Why This Matters for Your Business
The business case for AI observability is not abstract. It addresses three of the most common reasons AI projects fail to move beyond the prototype stage:
-
Confidence to go live. Observability gives leadership the evidence they need to approve production deployment. Rather than relying on anecdotal testing and gut feel, you can demonstrate quality scores across every dimension that matters to the business. You can show that compliance boundaries are enforced, that the system handles adversarial inputs appropriately, and that quality is consistent across languages and use cases.
-
Control over cost. By benchmarking different models against your specific quality requirements, you avoid overspending on the most expensive option when a cheaper alternative delivers equivalent results. As you gather production data, this cost optimisation becomes increasingly precise.
-
Continuous improvement without risk. The framework creates a safe environment for iteration. You can experiment with prompt changes, context strategies, and model updates with confidence that you will catch regressions before they reach users. This accelerates the pace of improvement while reducing the risk of shipping a change that makes things worse.
The Tooling: Langfuse
The observability framework we use is built on Langfuse, an open-source LLM observability and evaluation platform. It was recently acquired by ClickHouse in a deal that valued the combined company at $15 billion, a signal of how central this capability is becoming to the AI infrastructure stack.
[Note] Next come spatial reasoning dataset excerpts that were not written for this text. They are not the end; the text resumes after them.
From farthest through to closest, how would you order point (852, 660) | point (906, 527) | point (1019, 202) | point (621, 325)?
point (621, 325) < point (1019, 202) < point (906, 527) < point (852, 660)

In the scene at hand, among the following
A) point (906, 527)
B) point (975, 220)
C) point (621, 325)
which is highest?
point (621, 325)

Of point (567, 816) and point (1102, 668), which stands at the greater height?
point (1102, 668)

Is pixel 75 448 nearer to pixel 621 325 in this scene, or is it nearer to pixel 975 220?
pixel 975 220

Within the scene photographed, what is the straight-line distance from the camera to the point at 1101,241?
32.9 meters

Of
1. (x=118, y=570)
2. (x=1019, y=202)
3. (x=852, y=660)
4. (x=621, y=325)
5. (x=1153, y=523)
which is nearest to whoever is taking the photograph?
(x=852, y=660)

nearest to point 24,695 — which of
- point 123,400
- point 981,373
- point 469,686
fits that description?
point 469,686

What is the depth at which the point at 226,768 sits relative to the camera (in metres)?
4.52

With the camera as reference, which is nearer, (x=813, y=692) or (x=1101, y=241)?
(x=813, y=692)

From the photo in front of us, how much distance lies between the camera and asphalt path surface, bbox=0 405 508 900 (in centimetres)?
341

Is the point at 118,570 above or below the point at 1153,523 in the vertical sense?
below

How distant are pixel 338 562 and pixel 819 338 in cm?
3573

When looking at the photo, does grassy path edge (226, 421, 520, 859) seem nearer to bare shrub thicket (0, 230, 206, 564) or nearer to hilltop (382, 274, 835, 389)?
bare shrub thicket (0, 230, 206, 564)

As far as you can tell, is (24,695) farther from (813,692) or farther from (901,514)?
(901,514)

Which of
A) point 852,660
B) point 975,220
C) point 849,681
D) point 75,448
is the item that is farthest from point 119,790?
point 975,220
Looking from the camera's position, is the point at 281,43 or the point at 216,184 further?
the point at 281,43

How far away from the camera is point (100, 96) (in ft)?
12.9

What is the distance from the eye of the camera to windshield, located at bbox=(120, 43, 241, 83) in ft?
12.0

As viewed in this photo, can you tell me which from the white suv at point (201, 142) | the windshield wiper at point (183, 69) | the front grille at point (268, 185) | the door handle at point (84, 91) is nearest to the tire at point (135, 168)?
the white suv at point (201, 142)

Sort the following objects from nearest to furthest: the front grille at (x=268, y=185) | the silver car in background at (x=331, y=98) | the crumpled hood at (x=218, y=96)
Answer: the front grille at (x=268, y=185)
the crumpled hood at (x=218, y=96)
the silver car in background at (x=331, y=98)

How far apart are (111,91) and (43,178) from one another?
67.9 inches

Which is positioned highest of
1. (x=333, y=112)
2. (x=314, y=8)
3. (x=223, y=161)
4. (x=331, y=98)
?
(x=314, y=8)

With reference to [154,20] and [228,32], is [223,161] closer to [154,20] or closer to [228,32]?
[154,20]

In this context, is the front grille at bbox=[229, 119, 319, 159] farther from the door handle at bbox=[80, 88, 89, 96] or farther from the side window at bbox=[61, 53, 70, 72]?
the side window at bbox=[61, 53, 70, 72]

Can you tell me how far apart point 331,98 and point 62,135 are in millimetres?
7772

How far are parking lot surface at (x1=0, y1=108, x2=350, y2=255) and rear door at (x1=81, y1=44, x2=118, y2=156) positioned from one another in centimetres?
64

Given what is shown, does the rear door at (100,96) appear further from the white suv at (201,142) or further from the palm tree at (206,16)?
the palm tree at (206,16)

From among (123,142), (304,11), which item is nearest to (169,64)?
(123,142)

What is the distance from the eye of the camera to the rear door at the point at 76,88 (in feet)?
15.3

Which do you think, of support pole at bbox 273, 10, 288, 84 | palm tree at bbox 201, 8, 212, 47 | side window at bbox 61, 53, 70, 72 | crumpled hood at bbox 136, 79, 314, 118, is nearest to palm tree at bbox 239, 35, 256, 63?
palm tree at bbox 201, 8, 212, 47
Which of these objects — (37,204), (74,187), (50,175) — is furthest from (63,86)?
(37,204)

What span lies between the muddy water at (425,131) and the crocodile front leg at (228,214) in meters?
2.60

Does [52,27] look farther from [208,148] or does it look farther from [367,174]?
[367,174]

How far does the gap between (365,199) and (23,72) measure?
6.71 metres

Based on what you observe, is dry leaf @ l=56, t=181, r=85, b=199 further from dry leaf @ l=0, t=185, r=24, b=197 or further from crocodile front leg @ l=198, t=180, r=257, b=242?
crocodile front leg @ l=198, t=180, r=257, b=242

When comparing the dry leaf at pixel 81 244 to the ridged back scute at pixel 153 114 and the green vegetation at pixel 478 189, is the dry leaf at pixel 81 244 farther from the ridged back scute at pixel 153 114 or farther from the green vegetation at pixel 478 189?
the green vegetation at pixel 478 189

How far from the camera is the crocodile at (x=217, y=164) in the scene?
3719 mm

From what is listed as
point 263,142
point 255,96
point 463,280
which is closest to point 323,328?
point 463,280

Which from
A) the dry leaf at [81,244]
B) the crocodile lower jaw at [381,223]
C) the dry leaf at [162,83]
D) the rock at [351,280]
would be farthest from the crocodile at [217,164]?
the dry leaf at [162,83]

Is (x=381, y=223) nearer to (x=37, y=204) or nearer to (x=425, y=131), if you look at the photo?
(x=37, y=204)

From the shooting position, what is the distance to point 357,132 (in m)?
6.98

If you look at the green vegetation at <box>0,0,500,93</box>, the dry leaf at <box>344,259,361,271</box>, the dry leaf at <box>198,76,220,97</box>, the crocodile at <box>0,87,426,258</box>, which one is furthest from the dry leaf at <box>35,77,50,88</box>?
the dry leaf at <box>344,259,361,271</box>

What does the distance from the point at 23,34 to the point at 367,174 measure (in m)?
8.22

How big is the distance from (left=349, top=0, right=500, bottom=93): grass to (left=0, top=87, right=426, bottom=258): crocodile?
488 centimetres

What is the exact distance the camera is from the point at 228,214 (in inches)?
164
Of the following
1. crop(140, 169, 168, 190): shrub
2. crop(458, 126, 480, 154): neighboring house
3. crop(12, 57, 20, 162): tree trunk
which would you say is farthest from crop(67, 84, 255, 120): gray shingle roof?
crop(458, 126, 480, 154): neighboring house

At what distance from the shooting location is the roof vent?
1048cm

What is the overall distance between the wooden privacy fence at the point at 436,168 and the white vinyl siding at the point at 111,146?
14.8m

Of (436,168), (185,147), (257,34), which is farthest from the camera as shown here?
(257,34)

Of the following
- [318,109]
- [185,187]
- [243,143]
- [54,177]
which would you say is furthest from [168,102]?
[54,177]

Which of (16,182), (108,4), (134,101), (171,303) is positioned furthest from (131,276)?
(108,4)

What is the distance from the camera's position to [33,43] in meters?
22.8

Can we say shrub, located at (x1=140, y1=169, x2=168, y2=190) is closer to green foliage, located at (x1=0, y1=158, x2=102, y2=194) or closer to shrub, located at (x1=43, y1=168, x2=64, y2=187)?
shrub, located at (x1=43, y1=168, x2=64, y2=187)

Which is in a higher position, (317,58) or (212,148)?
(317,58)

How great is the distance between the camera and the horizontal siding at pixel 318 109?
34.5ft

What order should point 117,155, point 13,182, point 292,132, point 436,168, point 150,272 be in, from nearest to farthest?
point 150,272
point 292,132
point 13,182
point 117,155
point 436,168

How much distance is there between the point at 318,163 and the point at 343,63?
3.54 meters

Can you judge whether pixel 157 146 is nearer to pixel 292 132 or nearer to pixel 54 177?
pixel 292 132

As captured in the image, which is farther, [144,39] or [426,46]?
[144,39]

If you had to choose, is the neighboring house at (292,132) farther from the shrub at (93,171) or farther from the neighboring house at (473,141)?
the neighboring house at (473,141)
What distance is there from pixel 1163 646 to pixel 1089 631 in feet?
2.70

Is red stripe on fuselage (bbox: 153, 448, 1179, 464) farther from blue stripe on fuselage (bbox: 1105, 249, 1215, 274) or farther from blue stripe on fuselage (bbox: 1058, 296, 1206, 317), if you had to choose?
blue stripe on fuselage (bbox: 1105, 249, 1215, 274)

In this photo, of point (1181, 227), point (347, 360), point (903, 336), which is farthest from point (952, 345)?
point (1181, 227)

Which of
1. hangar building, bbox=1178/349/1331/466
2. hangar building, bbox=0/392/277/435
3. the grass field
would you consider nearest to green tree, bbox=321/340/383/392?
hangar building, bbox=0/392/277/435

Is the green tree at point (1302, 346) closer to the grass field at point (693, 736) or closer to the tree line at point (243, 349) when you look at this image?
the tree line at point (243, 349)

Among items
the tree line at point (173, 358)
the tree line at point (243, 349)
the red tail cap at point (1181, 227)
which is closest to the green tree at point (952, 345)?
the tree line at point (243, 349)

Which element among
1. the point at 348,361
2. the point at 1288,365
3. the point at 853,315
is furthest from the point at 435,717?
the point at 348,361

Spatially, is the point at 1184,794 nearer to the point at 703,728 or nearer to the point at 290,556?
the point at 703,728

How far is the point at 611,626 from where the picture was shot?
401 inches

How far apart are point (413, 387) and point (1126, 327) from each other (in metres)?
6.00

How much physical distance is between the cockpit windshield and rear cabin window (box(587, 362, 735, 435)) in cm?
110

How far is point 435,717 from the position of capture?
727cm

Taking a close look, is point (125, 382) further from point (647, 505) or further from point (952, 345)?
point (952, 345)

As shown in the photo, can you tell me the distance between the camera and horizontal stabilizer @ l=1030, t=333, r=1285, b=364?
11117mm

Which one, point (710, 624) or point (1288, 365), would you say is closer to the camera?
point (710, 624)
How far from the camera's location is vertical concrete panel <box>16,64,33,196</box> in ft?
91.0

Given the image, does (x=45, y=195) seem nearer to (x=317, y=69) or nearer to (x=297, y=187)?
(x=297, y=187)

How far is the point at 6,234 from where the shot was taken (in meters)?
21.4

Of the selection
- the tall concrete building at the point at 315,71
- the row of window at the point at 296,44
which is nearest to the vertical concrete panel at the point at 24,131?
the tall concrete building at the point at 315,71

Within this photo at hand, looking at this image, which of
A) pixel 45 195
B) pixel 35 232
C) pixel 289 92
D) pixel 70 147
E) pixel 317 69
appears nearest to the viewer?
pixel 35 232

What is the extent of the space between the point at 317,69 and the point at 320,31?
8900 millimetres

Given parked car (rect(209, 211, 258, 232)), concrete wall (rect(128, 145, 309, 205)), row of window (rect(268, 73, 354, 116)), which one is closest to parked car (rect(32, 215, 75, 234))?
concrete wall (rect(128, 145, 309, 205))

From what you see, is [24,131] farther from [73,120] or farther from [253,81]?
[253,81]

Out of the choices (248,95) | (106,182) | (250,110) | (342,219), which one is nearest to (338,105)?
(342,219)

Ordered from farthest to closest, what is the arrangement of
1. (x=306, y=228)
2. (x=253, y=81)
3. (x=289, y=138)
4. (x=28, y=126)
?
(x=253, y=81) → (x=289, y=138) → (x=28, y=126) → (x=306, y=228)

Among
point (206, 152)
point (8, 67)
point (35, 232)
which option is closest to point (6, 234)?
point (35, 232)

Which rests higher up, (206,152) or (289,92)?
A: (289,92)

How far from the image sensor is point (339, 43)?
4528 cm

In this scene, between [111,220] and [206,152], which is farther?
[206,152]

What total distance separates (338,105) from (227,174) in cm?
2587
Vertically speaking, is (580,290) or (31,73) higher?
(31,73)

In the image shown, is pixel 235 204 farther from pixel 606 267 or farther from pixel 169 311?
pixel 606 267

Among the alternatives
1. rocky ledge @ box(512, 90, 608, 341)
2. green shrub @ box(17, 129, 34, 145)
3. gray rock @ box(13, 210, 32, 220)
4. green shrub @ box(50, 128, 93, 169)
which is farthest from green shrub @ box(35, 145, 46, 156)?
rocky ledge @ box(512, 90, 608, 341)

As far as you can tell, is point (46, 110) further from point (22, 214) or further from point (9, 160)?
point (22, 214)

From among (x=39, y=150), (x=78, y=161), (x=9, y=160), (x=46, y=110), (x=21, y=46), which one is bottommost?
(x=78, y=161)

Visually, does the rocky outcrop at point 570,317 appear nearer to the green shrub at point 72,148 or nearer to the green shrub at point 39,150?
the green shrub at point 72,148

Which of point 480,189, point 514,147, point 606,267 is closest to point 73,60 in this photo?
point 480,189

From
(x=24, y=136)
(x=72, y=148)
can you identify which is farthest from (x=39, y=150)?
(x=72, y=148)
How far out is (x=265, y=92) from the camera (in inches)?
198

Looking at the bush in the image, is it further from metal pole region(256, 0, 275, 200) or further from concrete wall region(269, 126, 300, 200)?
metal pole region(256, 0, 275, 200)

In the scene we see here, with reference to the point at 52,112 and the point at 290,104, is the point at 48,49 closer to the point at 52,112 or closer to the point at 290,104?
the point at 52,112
We chose Langfuse for several practical reasons. It is open source and can be self-hosted, which matters for clients with data sovereignty requirements. The cloud version offers EU hosting. Pricing is realistic and transparent. And critically, it has good APIs that make it straightforward to create datasets programmatically, run evaluations, and pull data out for custom reporting and dashboards, important when the built-in UI is oriented more towards engineering teams than business stakeholders.
Getting Started
If you are building or running AI-powered applications and do not yet have a structured approach to quality measurement and observability, the single most impactful step you can take is to start. Define the quality dimensions that matter for your use case. Build a representative test dataset. Establish a baseline. Everything else, prompt optimisation, model selection, cost reduction, follows from there.
With non-deterministic systems, observability is not a luxury. It is a prerequisite for production.